Second, the beneficiaries of those costly pension payouts are not necessarily the same people whose wage packets have been under attack over the past five years. Many of these beneficiaries will already have retired; many more will be the higher-paid workers who tend to have more generous retirement provision.

And third, pension top-ups and employer NICs are an important measure of employers' costs, but they don't end up in workers' pockets at the end of the week – and you can't use them to pay the gas bill.

But there's more at stake here than a spat about data. Labour's concern with the cost of living taps into a much wider debate about the state and shape of Britain's economy, and whether it can deliver for working people.

The rekindling of the housing market and the rise in consumer borrowing is helping paper over the cracks for some. However, the behaviour of the labour market since the start of the crisis confirms something that has long been growing clear: for many workers towards the middle and bottom of the income distribution scale, the idea of having any bargaining power over their wages, terms and conditions has become a distant dream.

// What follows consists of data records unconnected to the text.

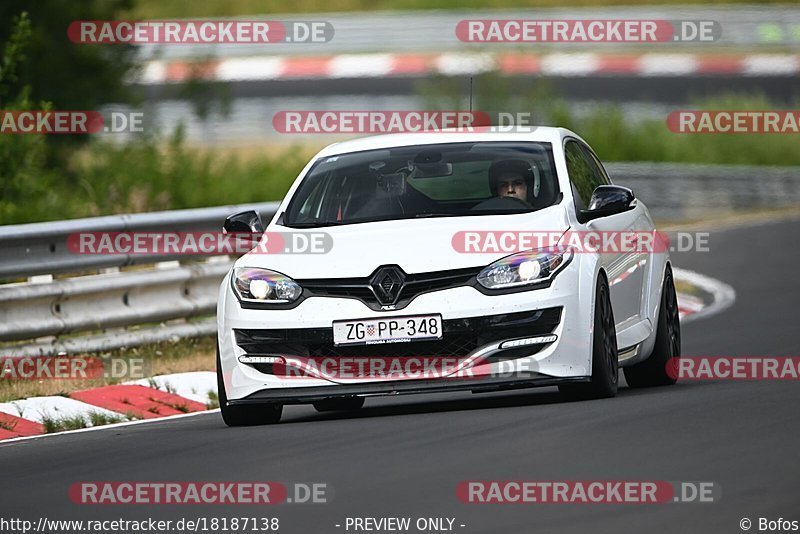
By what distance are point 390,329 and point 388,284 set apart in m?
0.23

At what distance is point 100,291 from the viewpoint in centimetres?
1356

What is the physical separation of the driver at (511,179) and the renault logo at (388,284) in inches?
47.6

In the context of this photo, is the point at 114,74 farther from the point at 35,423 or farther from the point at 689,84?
the point at 689,84

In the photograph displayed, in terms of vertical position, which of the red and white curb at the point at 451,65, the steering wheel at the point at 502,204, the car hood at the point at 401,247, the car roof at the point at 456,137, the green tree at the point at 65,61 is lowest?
the car hood at the point at 401,247

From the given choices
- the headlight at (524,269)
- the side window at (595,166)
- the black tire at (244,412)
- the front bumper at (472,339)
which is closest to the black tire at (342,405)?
the black tire at (244,412)

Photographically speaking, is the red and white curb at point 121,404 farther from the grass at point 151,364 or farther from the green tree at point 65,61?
the green tree at point 65,61

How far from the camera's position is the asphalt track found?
6.73 meters

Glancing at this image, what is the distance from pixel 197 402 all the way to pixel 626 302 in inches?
114

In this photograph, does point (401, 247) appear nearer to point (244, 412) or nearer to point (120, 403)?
point (244, 412)

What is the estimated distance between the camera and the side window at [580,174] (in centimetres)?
1064

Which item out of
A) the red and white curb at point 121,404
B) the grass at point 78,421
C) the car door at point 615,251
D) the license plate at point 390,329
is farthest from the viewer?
the red and white curb at point 121,404

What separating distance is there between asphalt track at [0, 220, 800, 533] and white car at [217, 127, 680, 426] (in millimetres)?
227

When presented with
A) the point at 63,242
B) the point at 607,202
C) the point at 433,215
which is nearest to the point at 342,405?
the point at 433,215

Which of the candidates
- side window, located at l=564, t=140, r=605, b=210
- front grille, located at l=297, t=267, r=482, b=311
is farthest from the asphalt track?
side window, located at l=564, t=140, r=605, b=210
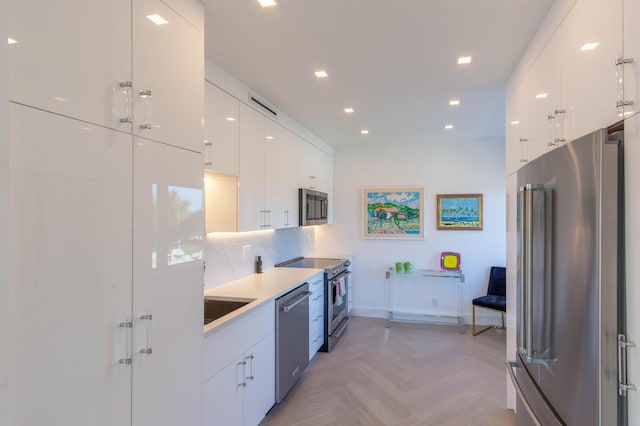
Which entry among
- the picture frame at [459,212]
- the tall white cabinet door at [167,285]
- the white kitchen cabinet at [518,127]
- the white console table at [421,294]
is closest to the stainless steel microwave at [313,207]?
the white console table at [421,294]

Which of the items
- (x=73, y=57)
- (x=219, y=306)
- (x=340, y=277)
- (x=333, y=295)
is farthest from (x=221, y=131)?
(x=340, y=277)

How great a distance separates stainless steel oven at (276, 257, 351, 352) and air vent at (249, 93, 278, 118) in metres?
1.79

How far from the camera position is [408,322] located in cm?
510

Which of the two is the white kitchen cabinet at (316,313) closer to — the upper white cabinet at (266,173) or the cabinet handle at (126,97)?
the upper white cabinet at (266,173)

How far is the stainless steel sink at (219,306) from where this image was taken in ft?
8.30

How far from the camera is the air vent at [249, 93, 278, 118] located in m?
2.96

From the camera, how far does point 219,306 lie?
2566 millimetres

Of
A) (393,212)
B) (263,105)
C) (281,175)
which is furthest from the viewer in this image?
(393,212)

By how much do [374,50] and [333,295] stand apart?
2.73 meters

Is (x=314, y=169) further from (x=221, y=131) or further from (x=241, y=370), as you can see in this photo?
(x=241, y=370)

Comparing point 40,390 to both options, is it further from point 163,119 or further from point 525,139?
point 525,139

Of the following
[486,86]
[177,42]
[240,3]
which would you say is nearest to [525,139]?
[486,86]

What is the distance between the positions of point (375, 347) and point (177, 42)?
3.69m

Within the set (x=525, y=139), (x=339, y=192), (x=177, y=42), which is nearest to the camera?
(x=177, y=42)
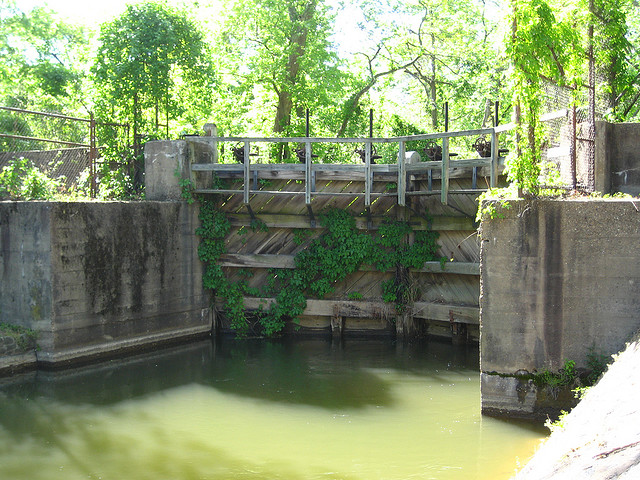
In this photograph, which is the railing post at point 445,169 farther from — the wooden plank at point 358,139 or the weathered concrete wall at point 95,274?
the weathered concrete wall at point 95,274

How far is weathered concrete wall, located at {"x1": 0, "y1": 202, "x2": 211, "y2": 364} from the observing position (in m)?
11.7

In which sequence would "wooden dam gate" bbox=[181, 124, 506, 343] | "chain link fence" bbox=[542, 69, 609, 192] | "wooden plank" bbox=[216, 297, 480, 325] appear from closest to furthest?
"chain link fence" bbox=[542, 69, 609, 192] < "wooden dam gate" bbox=[181, 124, 506, 343] < "wooden plank" bbox=[216, 297, 480, 325]

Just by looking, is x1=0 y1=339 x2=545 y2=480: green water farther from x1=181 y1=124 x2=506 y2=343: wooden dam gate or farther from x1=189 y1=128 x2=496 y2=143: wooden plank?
x1=189 y1=128 x2=496 y2=143: wooden plank

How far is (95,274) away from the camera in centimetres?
1236

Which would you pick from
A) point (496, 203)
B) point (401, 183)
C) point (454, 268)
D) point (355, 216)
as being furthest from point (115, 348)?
point (496, 203)

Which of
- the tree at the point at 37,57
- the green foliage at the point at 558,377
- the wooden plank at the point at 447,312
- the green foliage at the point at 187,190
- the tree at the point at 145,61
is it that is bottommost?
the green foliage at the point at 558,377

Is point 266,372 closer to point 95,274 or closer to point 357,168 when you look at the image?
point 95,274

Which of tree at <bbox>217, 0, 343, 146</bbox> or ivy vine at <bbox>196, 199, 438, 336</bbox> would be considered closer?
ivy vine at <bbox>196, 199, 438, 336</bbox>

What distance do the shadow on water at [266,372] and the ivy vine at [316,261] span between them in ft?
2.47

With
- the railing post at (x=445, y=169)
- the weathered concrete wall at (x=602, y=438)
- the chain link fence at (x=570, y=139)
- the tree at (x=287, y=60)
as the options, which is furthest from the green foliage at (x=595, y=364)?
the tree at (x=287, y=60)

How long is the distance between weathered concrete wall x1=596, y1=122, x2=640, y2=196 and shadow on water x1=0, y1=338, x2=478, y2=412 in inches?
154

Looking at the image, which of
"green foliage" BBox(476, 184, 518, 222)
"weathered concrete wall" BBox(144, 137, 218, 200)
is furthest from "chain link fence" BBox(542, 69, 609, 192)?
"weathered concrete wall" BBox(144, 137, 218, 200)

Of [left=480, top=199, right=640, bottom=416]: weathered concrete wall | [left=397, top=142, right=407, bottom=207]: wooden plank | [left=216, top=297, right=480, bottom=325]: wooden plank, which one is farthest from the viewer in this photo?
[left=216, top=297, right=480, bottom=325]: wooden plank

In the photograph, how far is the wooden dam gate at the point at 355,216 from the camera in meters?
13.3
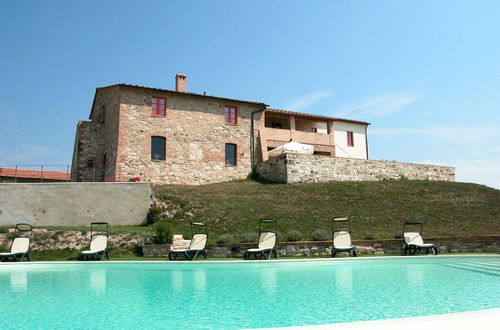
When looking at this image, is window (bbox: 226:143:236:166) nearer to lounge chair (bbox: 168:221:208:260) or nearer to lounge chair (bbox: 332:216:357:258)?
lounge chair (bbox: 168:221:208:260)

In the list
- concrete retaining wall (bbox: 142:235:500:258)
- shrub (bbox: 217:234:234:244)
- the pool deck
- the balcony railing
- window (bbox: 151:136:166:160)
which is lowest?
the pool deck

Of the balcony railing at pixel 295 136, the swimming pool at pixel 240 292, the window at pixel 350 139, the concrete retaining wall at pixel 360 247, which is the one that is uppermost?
the window at pixel 350 139

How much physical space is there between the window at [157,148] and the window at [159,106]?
160 centimetres

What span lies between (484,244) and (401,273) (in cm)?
628

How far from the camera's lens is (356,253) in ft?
45.2

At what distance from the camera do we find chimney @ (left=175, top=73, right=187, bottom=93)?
92.6 ft

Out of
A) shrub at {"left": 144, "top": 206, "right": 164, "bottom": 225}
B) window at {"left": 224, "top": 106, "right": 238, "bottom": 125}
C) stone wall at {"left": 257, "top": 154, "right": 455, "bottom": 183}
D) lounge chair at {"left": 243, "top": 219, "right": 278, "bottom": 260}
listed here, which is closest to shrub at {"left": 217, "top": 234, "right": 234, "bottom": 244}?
lounge chair at {"left": 243, "top": 219, "right": 278, "bottom": 260}

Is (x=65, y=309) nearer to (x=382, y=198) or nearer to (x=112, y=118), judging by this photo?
(x=382, y=198)

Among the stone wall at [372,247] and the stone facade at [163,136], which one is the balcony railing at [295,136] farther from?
the stone wall at [372,247]

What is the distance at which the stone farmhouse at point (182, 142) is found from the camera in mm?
24219

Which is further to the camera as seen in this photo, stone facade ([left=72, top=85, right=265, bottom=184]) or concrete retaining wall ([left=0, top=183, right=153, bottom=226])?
stone facade ([left=72, top=85, right=265, bottom=184])

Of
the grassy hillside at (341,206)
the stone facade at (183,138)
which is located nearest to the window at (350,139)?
the grassy hillside at (341,206)

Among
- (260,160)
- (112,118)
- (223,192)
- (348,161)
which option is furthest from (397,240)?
(112,118)

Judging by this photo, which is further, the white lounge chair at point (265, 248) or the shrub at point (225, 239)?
the shrub at point (225, 239)
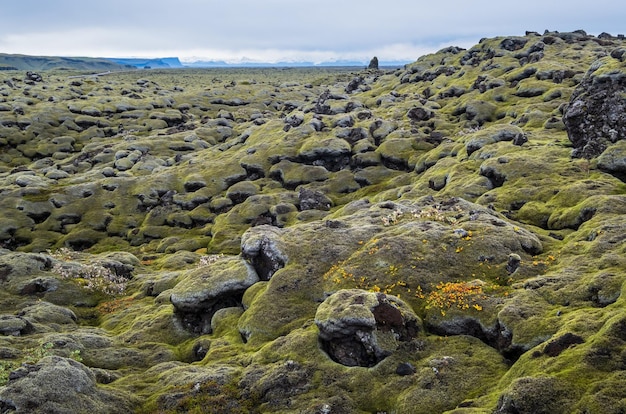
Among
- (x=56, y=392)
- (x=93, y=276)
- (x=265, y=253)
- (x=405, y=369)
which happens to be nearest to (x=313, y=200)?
(x=93, y=276)

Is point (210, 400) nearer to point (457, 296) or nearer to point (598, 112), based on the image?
point (457, 296)

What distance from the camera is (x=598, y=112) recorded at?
60125 millimetres

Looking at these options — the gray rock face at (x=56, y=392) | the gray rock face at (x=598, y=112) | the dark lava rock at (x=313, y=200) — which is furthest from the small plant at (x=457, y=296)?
the dark lava rock at (x=313, y=200)

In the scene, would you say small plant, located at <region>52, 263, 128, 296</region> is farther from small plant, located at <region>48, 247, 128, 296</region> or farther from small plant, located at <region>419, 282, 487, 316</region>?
small plant, located at <region>419, 282, 487, 316</region>

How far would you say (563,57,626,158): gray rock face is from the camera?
57750 mm

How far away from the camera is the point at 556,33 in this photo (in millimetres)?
186375

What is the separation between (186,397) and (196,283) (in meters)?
14.5

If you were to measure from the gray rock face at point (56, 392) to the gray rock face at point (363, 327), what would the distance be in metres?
12.3

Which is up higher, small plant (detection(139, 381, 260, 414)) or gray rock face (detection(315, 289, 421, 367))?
gray rock face (detection(315, 289, 421, 367))

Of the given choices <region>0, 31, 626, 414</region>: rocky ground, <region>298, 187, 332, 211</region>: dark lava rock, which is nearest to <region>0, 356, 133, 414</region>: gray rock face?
<region>0, 31, 626, 414</region>: rocky ground

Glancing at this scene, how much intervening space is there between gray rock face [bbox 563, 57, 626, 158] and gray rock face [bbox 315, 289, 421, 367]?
44013 mm

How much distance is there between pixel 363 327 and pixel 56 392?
661 inches

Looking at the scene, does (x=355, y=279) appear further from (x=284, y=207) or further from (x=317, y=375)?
(x=284, y=207)

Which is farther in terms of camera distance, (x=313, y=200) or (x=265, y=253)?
(x=313, y=200)
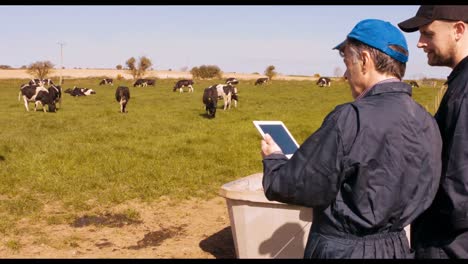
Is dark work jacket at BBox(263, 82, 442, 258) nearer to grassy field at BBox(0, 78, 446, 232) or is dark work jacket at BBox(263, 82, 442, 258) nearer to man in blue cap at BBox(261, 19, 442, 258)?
man in blue cap at BBox(261, 19, 442, 258)

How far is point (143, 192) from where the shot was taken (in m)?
8.10

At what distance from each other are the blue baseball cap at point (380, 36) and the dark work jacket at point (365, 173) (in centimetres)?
15

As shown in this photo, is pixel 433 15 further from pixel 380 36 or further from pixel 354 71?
pixel 354 71

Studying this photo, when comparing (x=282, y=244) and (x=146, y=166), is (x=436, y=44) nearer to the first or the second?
(x=282, y=244)

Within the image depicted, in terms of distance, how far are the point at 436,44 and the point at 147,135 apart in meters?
12.8

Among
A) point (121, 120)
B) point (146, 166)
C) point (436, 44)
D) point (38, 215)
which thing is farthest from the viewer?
point (121, 120)

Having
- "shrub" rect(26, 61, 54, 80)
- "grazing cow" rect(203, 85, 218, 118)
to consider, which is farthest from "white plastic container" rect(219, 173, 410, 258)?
"shrub" rect(26, 61, 54, 80)

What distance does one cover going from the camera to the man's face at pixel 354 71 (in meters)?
2.09

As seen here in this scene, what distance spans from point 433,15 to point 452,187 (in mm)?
832

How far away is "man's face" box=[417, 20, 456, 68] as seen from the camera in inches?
87.2

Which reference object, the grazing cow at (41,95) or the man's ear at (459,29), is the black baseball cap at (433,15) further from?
the grazing cow at (41,95)

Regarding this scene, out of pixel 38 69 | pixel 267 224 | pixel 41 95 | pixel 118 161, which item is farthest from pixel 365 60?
pixel 38 69

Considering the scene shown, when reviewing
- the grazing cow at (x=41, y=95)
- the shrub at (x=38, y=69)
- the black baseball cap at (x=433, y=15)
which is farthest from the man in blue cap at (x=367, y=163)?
the shrub at (x=38, y=69)

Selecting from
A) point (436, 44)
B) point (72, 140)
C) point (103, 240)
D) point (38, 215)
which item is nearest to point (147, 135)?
point (72, 140)
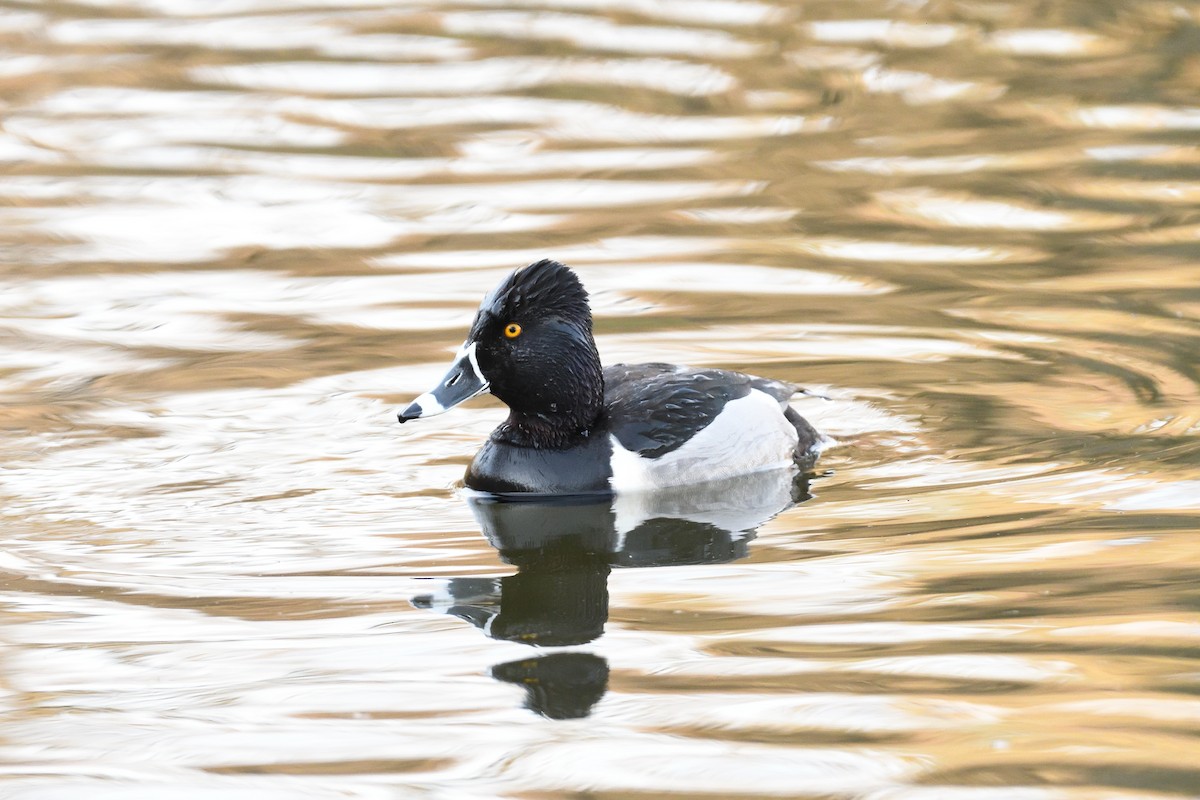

Last month's Panorama programme about working practices at online retailer Amazon encapsulated the helpless, dehumanised existence of many thousands of workers in contemporary Britain. Monitored by machine, they are constantly at risk of being chucked off the payroll if they miss targets or take time off sick.

It's not just a UK problem: in the US, where the wage of the median worker is no higher in real terms than it was in 1997, Barack Obama made a stirring speech last week, addressing the fact that many workers have "the nagging sense that no matter how hard they work, the deck is stacked against them."

This is the same powerful feeling that has motivated the Living Wage campaign in the UK, and pushed it from the fringes of civil society to the centre of political discourse. And it's the same sense of injustice that has motivated a wave of recent strikes across the US among low-paid employees of giant firms such as Walmart and McDonald's.

Solving these problems will take more than lopping a few quid off the average energy bill; it requires a guiding vision of the kind of economy, and the kind of jobs, Britain should be aspiring to. That might mean tackling shortcomings in corporate culture, vocational education, employment law, the finance sector and a host of other areas.

Osborne once appeared to have an economic vision, but it dissolved in the face of hard reality, and instead this recovery looks like a reversion to the "debt-fuelled" growth he once professed to despise, egged on by state-backed mortgage subsidies.

Obama said last week: "I believe this is the defining challenge of our time – making sure our economy works for every working American."

Sadly, Osborne's answer to the British analogue of that challenge is to deny that it exists.